Information supplied:
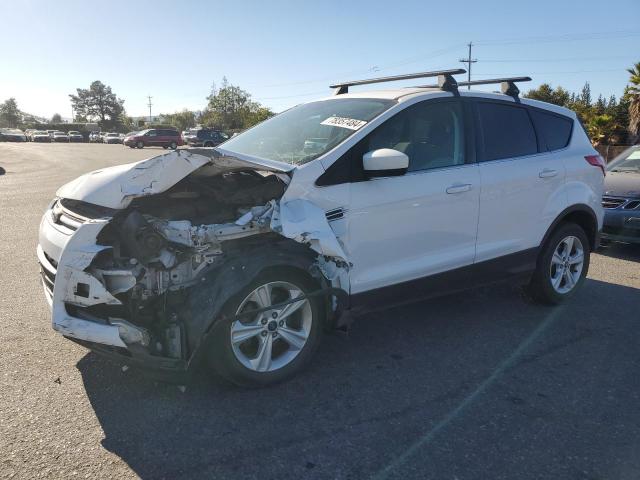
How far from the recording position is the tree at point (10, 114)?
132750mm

--

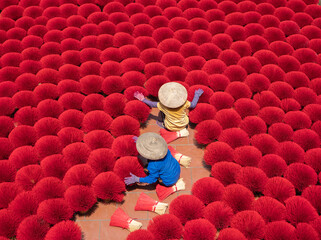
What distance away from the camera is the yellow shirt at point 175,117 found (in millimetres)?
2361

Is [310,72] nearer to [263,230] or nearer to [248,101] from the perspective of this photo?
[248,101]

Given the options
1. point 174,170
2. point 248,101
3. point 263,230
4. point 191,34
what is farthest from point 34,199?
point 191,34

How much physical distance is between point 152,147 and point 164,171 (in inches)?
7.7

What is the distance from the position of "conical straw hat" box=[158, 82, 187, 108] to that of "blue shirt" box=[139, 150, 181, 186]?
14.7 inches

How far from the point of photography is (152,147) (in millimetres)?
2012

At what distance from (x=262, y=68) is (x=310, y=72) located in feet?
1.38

...

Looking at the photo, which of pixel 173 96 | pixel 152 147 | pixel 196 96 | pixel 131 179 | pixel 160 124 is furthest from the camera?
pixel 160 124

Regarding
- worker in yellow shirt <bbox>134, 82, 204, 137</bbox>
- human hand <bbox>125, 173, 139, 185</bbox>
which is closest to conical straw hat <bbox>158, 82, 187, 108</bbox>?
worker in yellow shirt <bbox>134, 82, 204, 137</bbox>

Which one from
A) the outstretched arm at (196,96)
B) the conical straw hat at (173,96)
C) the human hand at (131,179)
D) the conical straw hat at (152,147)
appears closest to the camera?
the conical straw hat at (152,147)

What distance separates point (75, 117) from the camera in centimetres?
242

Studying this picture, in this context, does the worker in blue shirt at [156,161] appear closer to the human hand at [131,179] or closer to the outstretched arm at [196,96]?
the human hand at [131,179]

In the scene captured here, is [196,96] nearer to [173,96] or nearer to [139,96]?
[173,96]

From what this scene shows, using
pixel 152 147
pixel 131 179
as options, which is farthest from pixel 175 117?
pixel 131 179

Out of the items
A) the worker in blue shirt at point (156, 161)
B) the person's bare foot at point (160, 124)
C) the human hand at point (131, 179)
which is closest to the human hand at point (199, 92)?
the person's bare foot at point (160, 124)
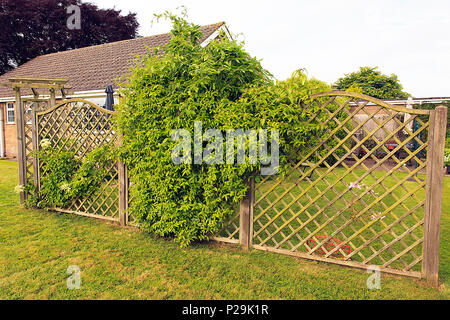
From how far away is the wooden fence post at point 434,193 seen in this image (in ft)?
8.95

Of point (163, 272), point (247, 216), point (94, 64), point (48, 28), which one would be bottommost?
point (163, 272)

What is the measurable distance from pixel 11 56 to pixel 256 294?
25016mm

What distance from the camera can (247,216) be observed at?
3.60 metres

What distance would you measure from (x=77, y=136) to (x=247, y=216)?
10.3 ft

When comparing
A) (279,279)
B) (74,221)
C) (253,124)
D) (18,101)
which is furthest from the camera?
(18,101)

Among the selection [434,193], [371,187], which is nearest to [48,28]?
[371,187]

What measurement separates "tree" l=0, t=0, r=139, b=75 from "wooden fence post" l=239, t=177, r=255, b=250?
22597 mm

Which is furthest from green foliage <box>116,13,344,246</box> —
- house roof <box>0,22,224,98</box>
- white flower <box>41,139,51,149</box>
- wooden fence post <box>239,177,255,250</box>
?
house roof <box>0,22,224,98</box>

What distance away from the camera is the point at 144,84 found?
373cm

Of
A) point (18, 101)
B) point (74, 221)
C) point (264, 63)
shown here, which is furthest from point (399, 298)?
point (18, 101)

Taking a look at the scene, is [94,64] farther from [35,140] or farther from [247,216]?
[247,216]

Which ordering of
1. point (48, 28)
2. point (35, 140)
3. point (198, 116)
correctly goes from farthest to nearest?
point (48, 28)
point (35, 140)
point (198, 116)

What you need to do: Count the lines in the material above that contain the word "furthest", and give only that number.

Exercise response: 4